In the Barcelona quad-core thread below, what improvements are the upcoming quad-core Opterons said to feature?

**Excerpt:**
# # #
AMD Unveils Barcelona Quad-Core Details
mikemuch writes, "At today's Microprocessor Forum, Intel's Ben Sander laid out architecture details of the number-two CPU maker's upcoming quad-core Opterons. The processors will feature sped-up floating-point operations, improvements to IPC, more memory bandwidth, and improved power management. In his analysis on ExtremeTech, Loyd Case considers that the shift isn't as major as Intel's move from NetBurst to Core 2, but AMD claims that its quad core is true quad core, while Intel's is two dual-cores grafted together."
the memory controllers now support full 48-bit hardware addressing, which theoretically allows for 256 terabytes of physical memory.
256 terabytes should be enough for anybody.
"In his analysis on ExtremeTech, Loyd Case considers that the shift isn't as major as Intel's move from NetBurst to Core 2, but AMD claims that its quad core is true quad core, while Intel's is two dual-cores grafted together."
BUUUUUUUUUURNED
Next week: Intel responds by telling us how fat AMD's mother is.
As for the quad-core thing, it's the same story all over again. Intel rush out a solder-together-two-chips job to beat the competition to market, and then the actual innovators come out with something coherent that works more efficiently etc.
I'm not saying the AMD will necessarily be better. What I'm saying is I don't care who gets to market 2 months earlier. I want the better chip, and I can live with the mystery for a few weeks.
Although, frankly, I can barely afford to eat having just built a decent Core2Duo rig, so I won't be investing either way just yet...
Meta will eat itself
Some of us do care. Some for work, some for fun. AMD's "designed as quad-core" approach has some notable consequences, especially in the cache layout that (on paper, of course) seems very well suited to virtualization -- much more so than the Intel solution in TFA.
:)
AMD: a shared L3 feeding core-specific L2 caches. Intel: each core-pair sharing a L2 cache. AMD's approach better avoids threads competing for the same data (thanks to copying it from L3 to every L2 that needs it), while keeping access latencies more uniform and predictable (thus better optimizable).
# # #
**Listed entries:**
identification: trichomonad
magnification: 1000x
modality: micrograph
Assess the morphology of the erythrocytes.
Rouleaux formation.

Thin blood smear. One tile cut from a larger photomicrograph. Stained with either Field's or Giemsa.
# # #
**Exercise answer:**
- Sped-up floating-point operations
- Improvements to IPC
- More memory bandwidth
- Improved power management